Maybe I don’t have in me another disgusting sex story to tell you, or another Substack is a social media you cunt, maybe this is it for me. I don’t want to keep sharing all my intimate details online for clicks and likes, and most of the time I’m not a hateful cunt. I’m actually a rather nice person who helps the woman with the stroller down the stairs of the metro.
Substack, like every social media, is a performance stage where we put on a different play for you every week, and it’s exhausting as a writer on this app. It’s exhausting to come up with new stories, new ideas, new concepts, and not rehash what’s already been done. Thankfully, we’re all smoking weed, so coming up with new concepts isn’t that hard.
But pretending that this app is any different from TikTok or a curated Instagram feed makes no sense to me. It’s all the same in a different font. You can watch academic content on Tiktok, Sidney Sweeney drama on Tiktok, it’s all the same. So to everyone putting on their clown cap when they’re sitting at their desk to write another post that barely clears 10 likes, I wanna clap for you, because the grind is insane, and there’s little to no reward.
The clown cap is a hard one to bear, and the makeup itches on your skin and smears all over your hands whenever you touch your face, but you still wake up and do it, every single day, working on your craft. So, congrats on being a clown at an amusement park with children’s vomit all over your massive shoes.
Personally, I pulled back the clown costume, and do whatever the fuck I want now, to the pleasure of absolutely no one. I don’t even know what’s best, to be liked as a clown or ignored as a human?
From Marseille with Love
*vapes away*


I don’t open substack these days nor do I write that much here. Why? Cause of the same exact reason you’re trying to talk about in this brilliant article which came up in my notifications fortunately and the title forced me to click on it!
Every social media platform is a performance stage if you ask me! Substack feels more of a humiliation ritual cause often times we as writers pour our feelings out on here just to make others feel heard. But doing that makes us feel empty from inside. Especially when we don’t get the kind of traction we anticipated after that one dramatic post in which we dissected our own psyche and presented it like a three course meal for our audience.
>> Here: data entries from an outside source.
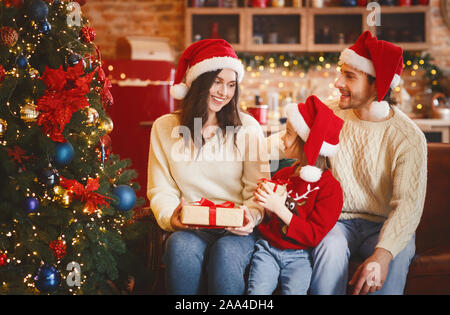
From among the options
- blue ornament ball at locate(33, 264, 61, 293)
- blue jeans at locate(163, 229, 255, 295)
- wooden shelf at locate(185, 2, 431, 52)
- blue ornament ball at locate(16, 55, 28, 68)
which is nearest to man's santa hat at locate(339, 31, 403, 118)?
blue jeans at locate(163, 229, 255, 295)

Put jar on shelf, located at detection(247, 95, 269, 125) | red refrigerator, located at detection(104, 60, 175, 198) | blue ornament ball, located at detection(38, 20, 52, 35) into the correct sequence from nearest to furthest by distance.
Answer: blue ornament ball, located at detection(38, 20, 52, 35), jar on shelf, located at detection(247, 95, 269, 125), red refrigerator, located at detection(104, 60, 175, 198)

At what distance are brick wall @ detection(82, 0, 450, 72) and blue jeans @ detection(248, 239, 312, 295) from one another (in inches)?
147

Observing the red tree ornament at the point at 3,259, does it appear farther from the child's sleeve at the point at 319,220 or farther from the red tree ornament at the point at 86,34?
the child's sleeve at the point at 319,220

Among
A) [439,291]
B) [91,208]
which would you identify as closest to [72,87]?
[91,208]

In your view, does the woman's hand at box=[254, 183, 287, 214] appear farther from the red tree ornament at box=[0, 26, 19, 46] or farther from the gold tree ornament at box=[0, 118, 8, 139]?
the red tree ornament at box=[0, 26, 19, 46]

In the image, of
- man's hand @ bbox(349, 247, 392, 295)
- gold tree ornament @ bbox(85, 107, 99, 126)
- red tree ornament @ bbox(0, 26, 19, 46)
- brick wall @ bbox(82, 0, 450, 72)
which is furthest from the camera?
brick wall @ bbox(82, 0, 450, 72)

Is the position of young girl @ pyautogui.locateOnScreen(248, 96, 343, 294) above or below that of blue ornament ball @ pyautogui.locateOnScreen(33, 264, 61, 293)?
above

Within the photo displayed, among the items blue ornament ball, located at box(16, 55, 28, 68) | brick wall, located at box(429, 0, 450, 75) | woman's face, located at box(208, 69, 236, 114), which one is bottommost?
woman's face, located at box(208, 69, 236, 114)

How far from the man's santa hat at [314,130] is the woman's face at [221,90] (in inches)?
12.5

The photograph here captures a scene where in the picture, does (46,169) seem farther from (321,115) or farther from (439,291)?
(439,291)

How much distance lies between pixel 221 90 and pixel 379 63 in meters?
0.68

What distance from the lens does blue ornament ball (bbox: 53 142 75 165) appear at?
1772mm

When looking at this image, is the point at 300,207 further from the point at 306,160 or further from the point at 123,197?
the point at 123,197

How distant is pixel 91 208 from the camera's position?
72.4 inches
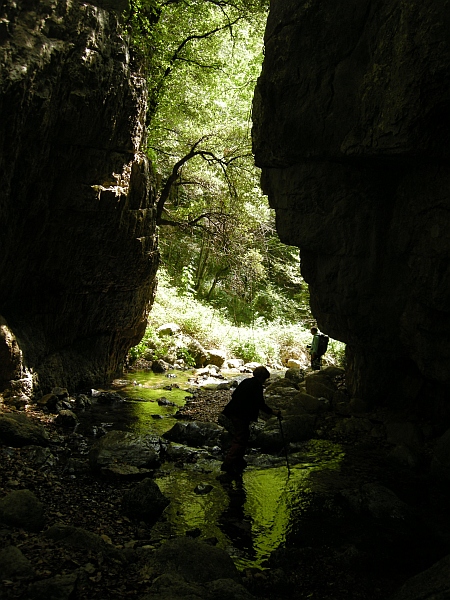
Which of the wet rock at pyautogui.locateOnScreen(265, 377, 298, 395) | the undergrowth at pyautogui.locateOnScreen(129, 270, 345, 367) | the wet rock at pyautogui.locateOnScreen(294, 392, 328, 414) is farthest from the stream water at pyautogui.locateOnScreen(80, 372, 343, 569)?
the undergrowth at pyautogui.locateOnScreen(129, 270, 345, 367)

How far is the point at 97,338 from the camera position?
46.4ft

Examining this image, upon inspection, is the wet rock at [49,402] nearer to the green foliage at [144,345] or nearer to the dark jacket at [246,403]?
the dark jacket at [246,403]

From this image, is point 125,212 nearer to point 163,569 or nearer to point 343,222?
point 343,222

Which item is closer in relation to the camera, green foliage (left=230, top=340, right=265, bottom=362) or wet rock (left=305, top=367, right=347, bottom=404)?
wet rock (left=305, top=367, right=347, bottom=404)

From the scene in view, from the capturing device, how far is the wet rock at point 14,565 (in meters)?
4.27

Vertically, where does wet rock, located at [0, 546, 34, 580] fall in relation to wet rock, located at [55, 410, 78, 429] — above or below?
above

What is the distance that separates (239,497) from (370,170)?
253 inches

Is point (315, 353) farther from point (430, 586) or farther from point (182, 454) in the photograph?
point (430, 586)

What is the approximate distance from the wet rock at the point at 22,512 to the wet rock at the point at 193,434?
14.4ft

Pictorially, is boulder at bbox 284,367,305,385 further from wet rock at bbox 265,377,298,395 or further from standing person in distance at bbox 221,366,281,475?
standing person in distance at bbox 221,366,281,475

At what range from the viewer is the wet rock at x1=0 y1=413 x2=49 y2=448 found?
827cm

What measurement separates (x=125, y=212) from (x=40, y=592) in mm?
9992

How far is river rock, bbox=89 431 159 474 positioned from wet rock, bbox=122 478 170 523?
109 cm

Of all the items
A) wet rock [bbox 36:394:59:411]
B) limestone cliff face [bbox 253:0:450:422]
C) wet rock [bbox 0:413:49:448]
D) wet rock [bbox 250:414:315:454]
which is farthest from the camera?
wet rock [bbox 36:394:59:411]
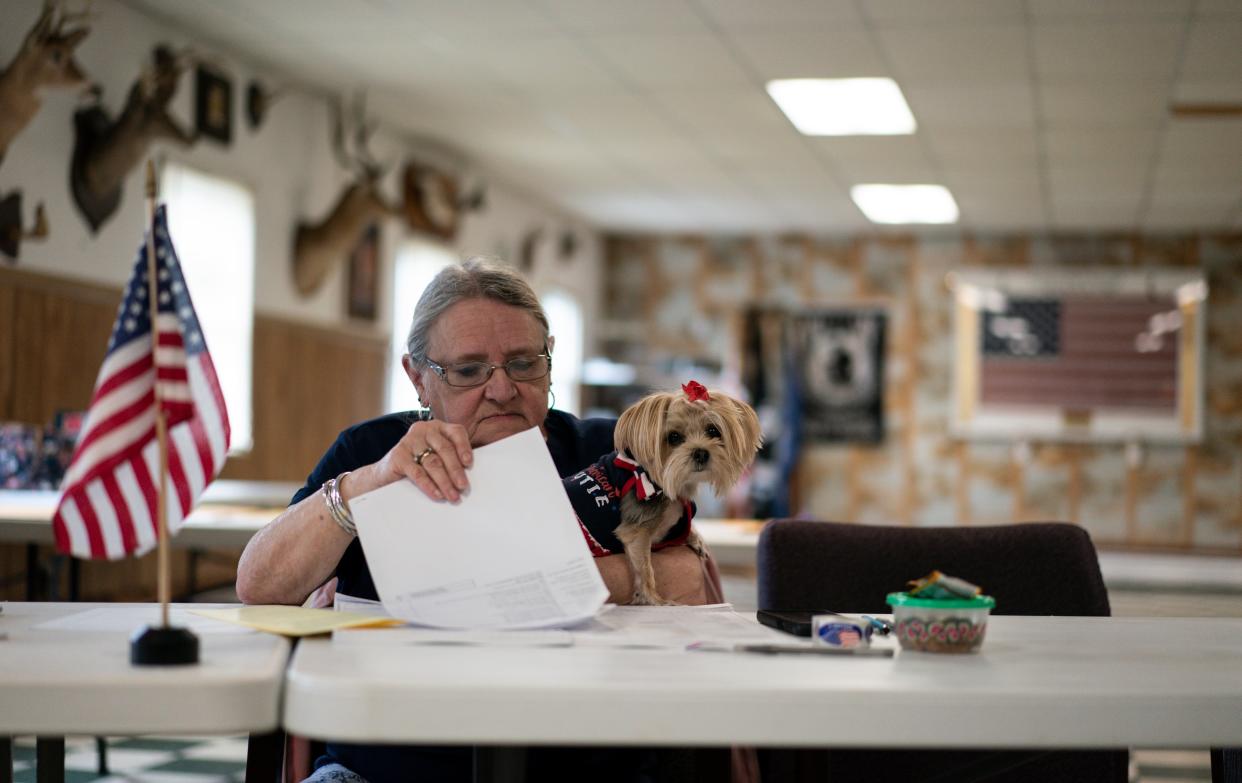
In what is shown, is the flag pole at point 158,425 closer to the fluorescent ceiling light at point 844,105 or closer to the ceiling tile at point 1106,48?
the ceiling tile at point 1106,48

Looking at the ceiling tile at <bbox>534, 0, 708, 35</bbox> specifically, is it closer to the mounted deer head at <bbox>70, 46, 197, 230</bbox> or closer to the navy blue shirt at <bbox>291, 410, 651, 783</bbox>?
the mounted deer head at <bbox>70, 46, 197, 230</bbox>

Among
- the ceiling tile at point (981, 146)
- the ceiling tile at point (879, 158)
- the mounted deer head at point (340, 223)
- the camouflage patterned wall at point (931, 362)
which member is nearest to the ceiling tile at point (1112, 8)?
the ceiling tile at point (981, 146)

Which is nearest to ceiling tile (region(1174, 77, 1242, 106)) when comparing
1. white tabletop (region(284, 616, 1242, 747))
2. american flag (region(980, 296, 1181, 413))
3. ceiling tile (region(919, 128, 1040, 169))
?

That’s not the case with other apps like insta. You don’t have to be honest or even relatable to be successful there. People fall in love with an idea of you not how you think. And when our genuine hardwork on Substack gets treated like a meagre waste of time or just you’re doing too much for this silly app, it makes us feel like a clown. And yes we are clowns cause a clown never fails to put on a show even if they’re not feeling their best.
As a fellow writer, I can’t even express how much this post made me feel heard luciana! Thankyou for talking about this! Really appreciate it!
This motivates my decision to not come back on this app and do all that I used to do earlier because let’s be honest nobody cares for a writer who stays on this app for like a year or two. A time comes when the traction declines and we are left with whys and what ifs altogether. But yes this post inspires me to do the right thing. That is, only coming here when you feel like it. Not to perform, not to just try whether people still like you but to express just for yourself cause that’s what a true writer does!
Sorry if I said too much! This post was too good to post a one line comment for it lol!
Hi Co-clown. Good luck with Retirement.